24.7.08

Good enough for me.

Since "jabkinder" seems well on its way to becoming a word, it's time to aim a little higher -- let's start changing letters.

First off, C. It's a line made in a hurry. It's half a dot. It's a bent parenthesis. Sea. See. Si. The American Z. In Grade 4, I would have gotten a perfect score on that vocabulary test if my 'cl' hadn't looked like a 'd'. And with the sole exception of 'ch', every single use of this letter can be split up between two others: K and S.

Sure, "lisense" looks a little silly. But kompared to never having to worry about how to spell it again, it doesn't seem like such a bad trade, does it?
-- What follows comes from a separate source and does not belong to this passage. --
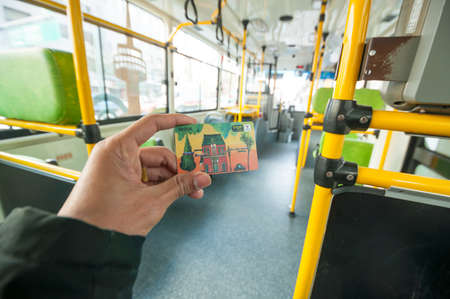 tourists stop: Seoul, South Korea - March 04, 2015 : Passenger showing T Money Card on Seoul public bus. The card can be use many public transport in South Korea.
Of course, due to the aforementioned "ch" and non-English words, we'll still need it on our keyboards. But! Just to let people know we're serious, I would also propose we change the name of the letter itself. The letter would still look like C, but it would be pronounsed:

Cookie.

To avoid konfusion, the word itself would still be spelled with a C, and not a K. (Hey, it's English. Did you think there wouldn't be an exseption to these rules?) The benefits of this would manifest immediately: Government URLs would end with G-Cookie-dot-Cookie-A, and people would aksess those sites on their P-Cookies. We'd watch hokkey on the Cookie-B-Cookie, and the former Soviet Republik would have had jerseys reading "Cookie-Cookie-Cookie-P". (On the downside, talking about organik khemistry would sound like a bakery had exploded.)

I'm really exsited (exited? eksited?) about the potential here, but the idea still needs a little work.

One might even say it's half-baked.

I'll let you know if I kome up with anything better tomorrow.